• [Work instructions]:
From the listing below, extract every line in which the word "files" appears.

■ ■ ■ ■ ■

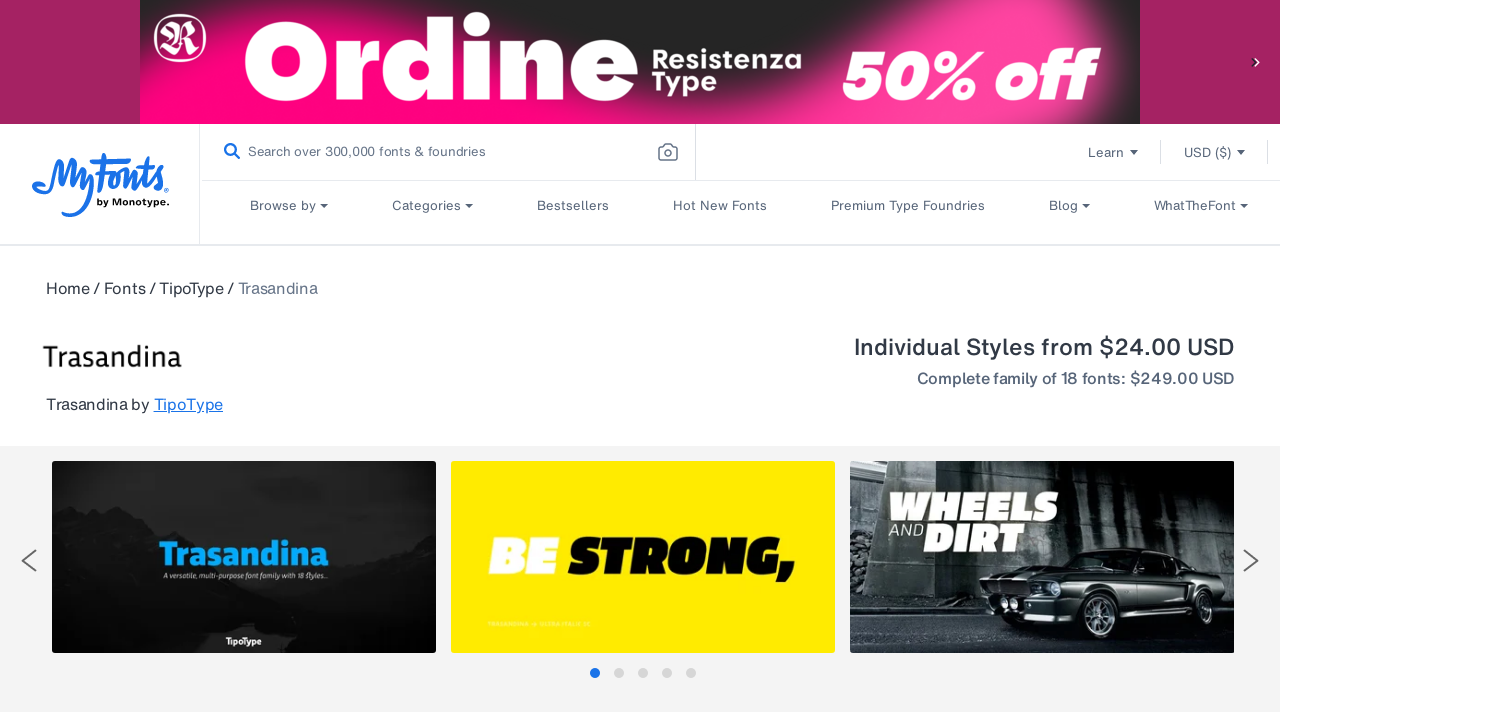

--- FILE ---
content_type: text/css
request_url: https://www.myfonts.com/cdn/shop/t/289/assets/component-badge.css?v=89528996809995900161765249399
body_size: -642
content:
.badge{background-color:rgb(var(--color-badge-background));border:1px solid transparent;border-color:rgba(var(--color-badge-border),var(--alpha-badge-border));border-radius:4rem;color:rgb(var(--color-foreground));display:inline-block;font-size:1.2rem;line-height:1;padding:.6rem 1.3rem;text-align:center;word-break:break-word}

--- FILE ---
content_type: image/svg+xml
request_url: https://cdn.shopify.com/s/files/1/0584/9628/6901/files/webfont.svg?v=1628073510
body_size: -46
content:
<svg width="24" height="24" viewBox="0 0 24 24" fill="none" xmlns="http://www.w3.org/2000/svg">
<path d="M8.41101 4.42257C9.04872 2.06084 10.1539 0.358584 11.4177 0V4.64536C10.4123 4.62918 9.4085 4.5548 8.41101 4.42257Z" fill="#4A4A4A"/>
<path d="M11.4177 8.48398H7.84052C7.86606 7.45734 7.97829 6.43503 8.17593 5.42885C9.25096 5.57716 10.3334 5.6601 11.4177 5.67723V8.48398Z" fill="#4A4A4A"/>
<path d="M7.18741 12.7317C6.9848 11.6721 6.87103 10.5961 6.84739 9.51602H3C3.07572 10.9532 3.47379 12.3519 4.16235 13.6003C5.13882 13.2017 6.15269 12.9106 7.18741 12.7317Z" fill="#4A4A4A"/>
<path d="M11.4177 13.3546V18C10.1539 17.6414 9.04872 15.9392 8.41101 13.5774C9.4085 13.4452 10.4123 13.3708 11.4177 13.3546Z" fill="#4A4A4A"/>
<path d="M11.4177 9.51602H7.84052C7.86606 10.5427 7.97829 11.565 8.17593 12.5711C9.25096 12.4228 10.3334 12.3399 11.4177 12.3228V9.51602Z" fill="#4A4A4A"/>
<path d="M7.18741 5.2683C6.15269 5.08936 5.13882 4.79826 4.16235 4.39974C3.47379 5.64811 3.07571 7.04684 3 8.48398H6.84739C6.87103 7.40387 6.9848 6.32793 7.18741 5.2683Z" fill="#4A4A4A"/>
<path d="M7.41436 13.7352C7.88429 15.5373 8.61787 17.0043 9.52058 17.9467C7.5908 17.3844 5.8981 16.1649 4.71333 14.4833C5.58834 14.1438 6.49291 13.8932 7.41436 13.7352Z" fill="#4A4A4A"/>
<path d="M4.71334 3.51667C5.58835 3.85621 6.49291 4.10677 7.41436 4.26484C7.8843 2.46266 8.61788 0.995652 9.52059 0.0533211C7.59081 0.615645 5.8981 1.83514 4.71334 3.51667Z" fill="#4A4A4A"/>
<path d="M16.1595 8.48398H12.5823V5.67723C13.6666 5.6601 14.749 5.57716 15.8241 5.42885C16.0217 6.43503 16.1339 7.45734 16.1595 8.48398Z" fill="#4A4A4A"/>
<path d="M16.8126 12.7317C17.0152 11.6721 17.129 10.5961 17.1526 9.51602H21C20.9243 10.9532 20.5262 12.3519 19.8376 13.6003C18.8612 13.2017 17.8473 12.9106 16.8126 12.7317Z" fill="#4A4A4A"/>
<path d="M12.5823 13.3546V18C13.8461 17.6414 14.9513 15.9392 15.589 13.5774C14.5915 13.4452 13.5877 13.3708 12.5823 13.3546Z" fill="#4A4A4A"/>
<path d="M12.5823 9.51602H16.1595C16.1339 10.5427 16.0217 11.565 15.8241 12.5711C14.749 12.4228 13.6666 12.3399 12.5823 12.3228V9.51602Z" fill="#4A4A4A"/>
<path d="M15.589 4.42257C14.9513 2.06084 13.8461 0.358584 12.5823 0V4.64536C13.5877 4.62918 14.5915 4.5548 15.589 4.42257Z" fill="#4A4A4A"/>
<path d="M16.8126 5.2683C17.8473 5.08936 18.8612 4.79826 19.8376 4.39974C20.5262 5.64811 20.9243 7.04684 21 8.48398H17.1526C17.129 7.40387 17.0152 6.32793 16.8126 5.2683Z" fill="#4A4A4A"/>
<path d="M16.5856 13.7352C16.1157 15.5373 15.3821 17.0043 14.4794 17.9467C16.4092 17.3844 18.1019 16.1649 19.2867 14.4833C18.4117 14.1438 17.5071 13.8932 16.5856 13.7352Z" fill="#4A4A4A"/>
<path d="M19.2867 3.51667C18.4117 3.85621 17.5071 4.10677 16.5856 4.26484C16.1157 2.46266 15.3821 0.995652 14.4794 0.0533211C16.4092 0.615645 18.1019 1.83514 19.2867 3.51667Z" fill="#4A4A4A"/>
<path d="M1.25 22C1.25 21.5858 1.58579 21.25 2 21.25H12.5C12.9142 21.25 13.25 21.5858 13.25 22C13.25 22.4142 12.9142 22.75 12.5 22.75H2C1.58579 22.75 1.25 22.4142 1.25 22Z" fill="#4A4A4A"/>
<path fill-rule="evenodd" clip-rule="evenodd" d="M0 22C0 20.8954 0.895431 20 2 20H22C23.1046 20 24 20.8954 24 22C24 23.1046 23.1046 24 22 24H2C0.89543 24 0 23.1046 0 22ZM0.75 22C0.75 21.3096 1.30964 20.75 2 20.75H22C22.6904 20.75 23.25 21.3096 23.25 22C23.25 22.6904 22.6904 23.25 22 23.25H2C1.30964 23.25 0.75 22.6904 0.75 22Z" fill="#4A4A4A"/>
</svg>


--- FILE ---
content_type: image/svg+xml
request_url: https://cdn.shopify.com/s/files/1/0584/9628/6901/files/app.svg?v=1628073693
body_size: 489
content:
<svg width="24" height="24" viewBox="0 0 24 24" fill="none" xmlns="http://www.w3.org/2000/svg">
<path d="M1.5 2C1.5 1.72386 1.72386 1.5 2 1.5H3L4 2.5H9L10 1.5H11C11.2761 1.5 11.5 1.72386 11.5 2V6C12.1543 6.65435 12.6186 7.47423 12.843 8.37199L13 9V2C13 0.895431 12.1046 0 11 0H2C0.895431 0 0 0.89543 0 2V20C0 21.1046 0.89543 22 2 22H11.3292C11.1125 21.6708 10.8251 21.394 10.488 21.1897L9.35 20.5H2C1.72386 20.5 1.5 20.2761 1.5 20V2Z" fill="#4A4A4A"/>
<path fill-rule="evenodd" clip-rule="evenodd" d="M20.3652 10.1125C21.8915 9.95501 22.4589 11.0859 22.9102 12.2584L22.9106 12.2596C23.5525 13.9273 24.5222 16.4467 23.6578 19.1683C23.5746 19.4296 23.5609 19.7184 23.5465 20.0241L23.5463 20.0278C23.5078 20.8513 23.4598 21.8763 22.0406 22.7121C21.2862 23.1564 18.7321 23.7614 17.1208 23.9662C16.9403 23.9891 16.7634 24 16.5896 24C14.776 24 13.3158 22.825 12.2238 21.9461L12.2211 21.944C11.8998 21.6855 11.5963 21.4413 11.3407 21.2749C10.7021 20.8591 10.526 20.7579 9.94505 20.4244L9.92684 20.4139C9.41613 20.1204 8.64391 19.6767 7.06581 18.7407C6.54026 18.4295 6.15589 17.8661 6.03765 17.234C5.92422 16.6285 6.0691 16.0271 6.44537 15.5407C6.97916 14.8504 8.04976 14.4282 9.06324 14.9573C9.06942 14.9605 9.20358 15.0402 9.40504 15.161C9.47819 15.2049 9.56095 15.2545 9.64969 15.3078C10.0926 15.5734 10.6846 15.9285 10.9763 16.1029L8.05141 8.92319C7.69917 7.93148 7.98508 6.63965 9.19013 6.1498C9.71238 5.9377 10.2857 5.95112 10.8043 6.18822C11.3559 6.44027 11.8055 6.92467 12.0105 7.48676L13.298 10.5253C13.5531 10.2458 13.8885 10.0384 14.2771 9.943C15.008 9.76402 15.7274 10.0036 16.1922 10.5318C16.4775 10.2089 16.8716 9.98212 17.3188 9.89158C18.0903 9.73538 18.8211 10.0268 19.2576 10.6196C19.5564 10.3381 19.9469 10.1558 20.3652 10.1125ZM22.4227 19.9733C22.4392 19.6221 22.4578 19.2239 22.5872 18.8162C23.3282 16.483 22.4812 14.2827 21.8627 12.676C21.3101 11.2405 20.9761 11.1995 20.4792 11.2512C20.2441 11.2755 20.0249 11.4089 19.9071 11.5995C19.8184 11.7428 19.8011 11.8939 19.8549 12.0467C19.9604 12.344 19.8091 12.672 19.5168 12.7793C19.2257 12.8859 18.9024 12.7325 18.797 12.4353L18.4784 11.5373C18.3372 11.1391 17.9595 10.9295 17.5385 11.0141C17.2671 11.0691 17.0526 11.2168 16.9343 11.43C16.8277 11.622 16.8129 11.8521 16.8922 12.078L16.8931 12.0804C16.9985 12.3777 16.8472 12.7056 16.555 12.8129C16.2638 12.9193 15.9406 12.766 15.8351 12.4688L15.5214 11.5844C15.3734 11.1678 14.9695 10.9508 14.5409 11.0557C14.1491 11.1518 13.884 11.5162 13.8917 11.9266L13.9518 12.0688C14.0724 12.3531 13.9486 12.6836 13.6726 12.8142C13.3963 12.9454 13.0684 12.828 12.9323 12.5514L12.8386 12.361C12.8165 12.316 12.8003 12.2682 12.7904 12.219L10.9714 7.92519C10.9669 7.91457 10.9626 7.90382 10.9588 7.89306C10.8597 7.61362 10.6238 7.36045 10.3434 7.23233C10.0983 7.12 9.85067 7.11399 9.6076 7.21277C9.02671 7.44889 8.93731 8.05066 9.10018 8.50991L12.0744 15.8106C12.2421 16.2814 12.1137 16.7649 11.7566 17.0664C11.4074 17.3617 10.9287 17.4017 10.537 17.1678C10.3342 17.047 9.53018 16.5647 9.0008 16.2472L8.53687 15.969C8.38938 15.8947 8.24491 15.864 8.10896 15.864C7.76317 15.864 7.47286 16.0629 7.32949 16.2485C7.10908 16.5332 7.1062 16.8252 7.14273 17.0197C7.1993 17.3218 7.39142 17.6093 7.63216 17.7521C9.22048 18.6938 9.98814 19.1348 10.4962 19.4265L10.5058 19.432C11.0858 19.7653 11.2851 19.8799 11.947 20.3109C12.249 20.5074 12.573 20.7679 12.9158 21.0437L12.9216 21.0483L12.9226 21.0491C14.0213 21.9331 15.3884 23.0331 16.9812 22.8306C18.569 22.6288 20.922 22.0482 21.477 21.7215C22.3652 21.1984 22.3881 20.7109 22.4227 19.9733Z" fill="#4A4A4A"/>
</svg>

■ ■ ■ ■ ■

• [Solution for this task]:
request_url: https://cdn.shopify.com/s/files/1/0584/9628/6901/files/webfont.svg?v=1628073510
request_url: https://cdn.shopify.com/s/files/1/0584/9628/6901/files/app.svg?v=1628073693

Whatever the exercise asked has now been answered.